» **Assigned task**: Restate, exactly as written, the entries below from the line that holds "吃！吃！吃！吃！吃！快上车！" through the line that holds "Shadows of Destiny: The Final Evolution". Pictures are not part of the copy.

» **Information supplied**:
+++++
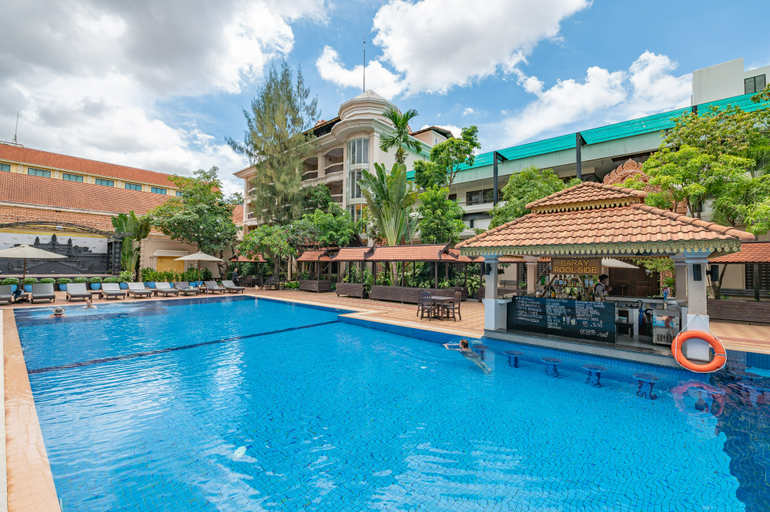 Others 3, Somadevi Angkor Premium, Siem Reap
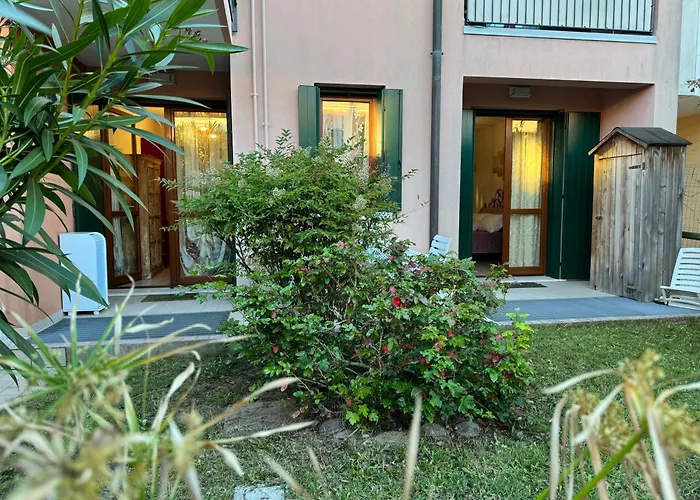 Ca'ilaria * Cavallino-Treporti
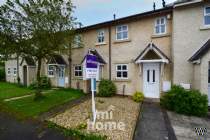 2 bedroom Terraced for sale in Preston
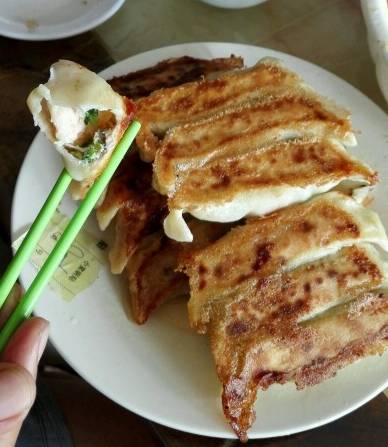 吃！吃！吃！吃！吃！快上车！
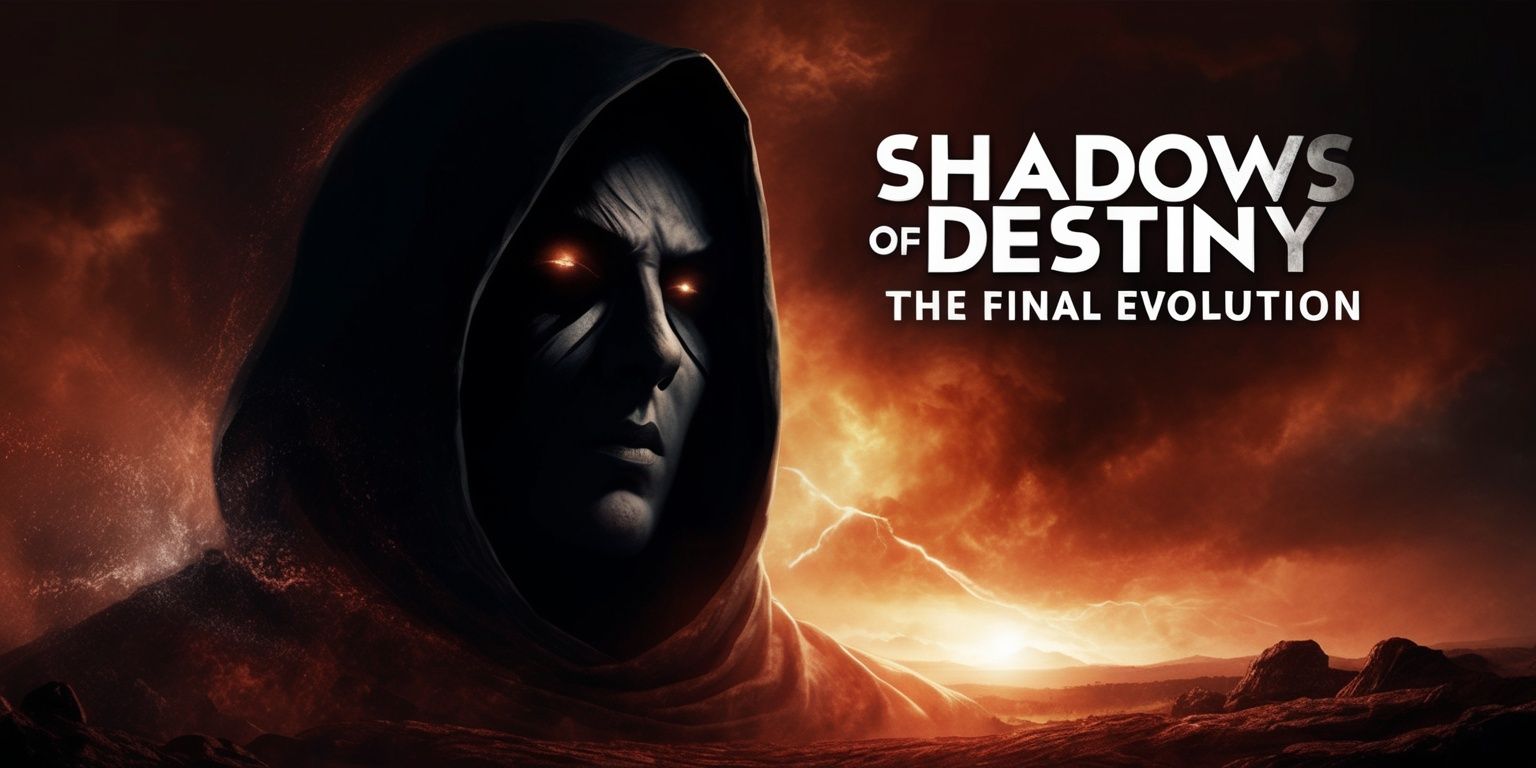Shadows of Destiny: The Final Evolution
+++++
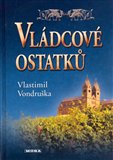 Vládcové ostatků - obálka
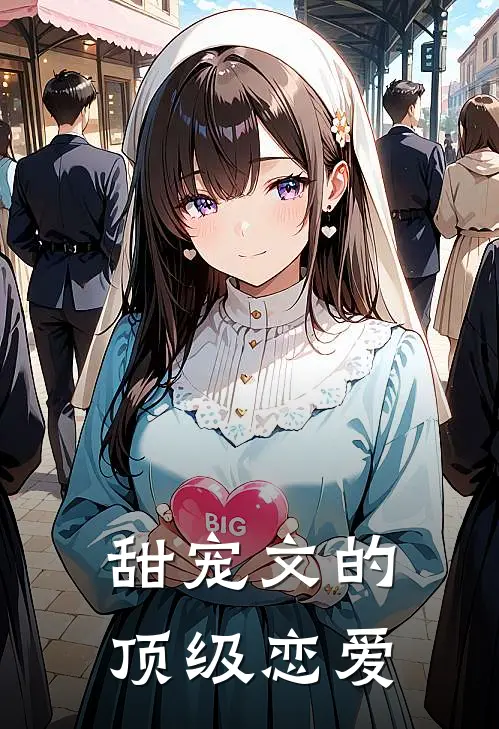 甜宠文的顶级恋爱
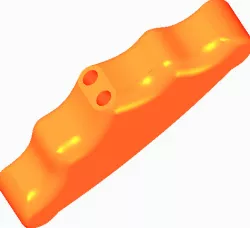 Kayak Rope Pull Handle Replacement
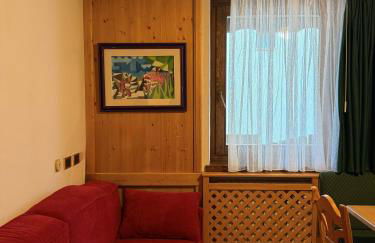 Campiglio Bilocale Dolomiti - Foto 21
+++++
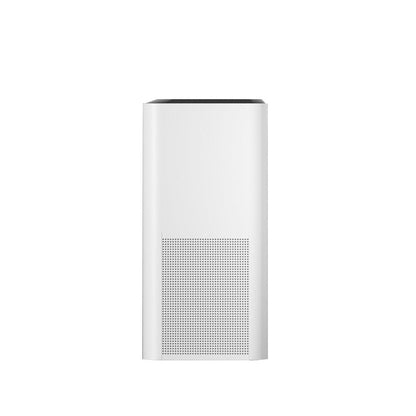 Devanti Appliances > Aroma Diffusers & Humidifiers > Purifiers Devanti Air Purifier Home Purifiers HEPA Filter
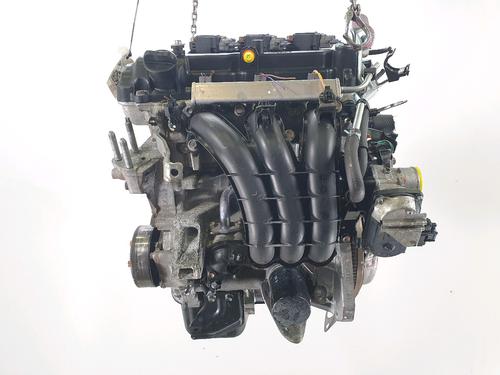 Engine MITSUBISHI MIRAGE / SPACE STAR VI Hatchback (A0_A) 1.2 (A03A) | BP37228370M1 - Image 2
+++++
» **Reply to the exercise**:
 吃！吃！吃！吃！吃！快上车！
Shadows of Destiny: The Final Evolution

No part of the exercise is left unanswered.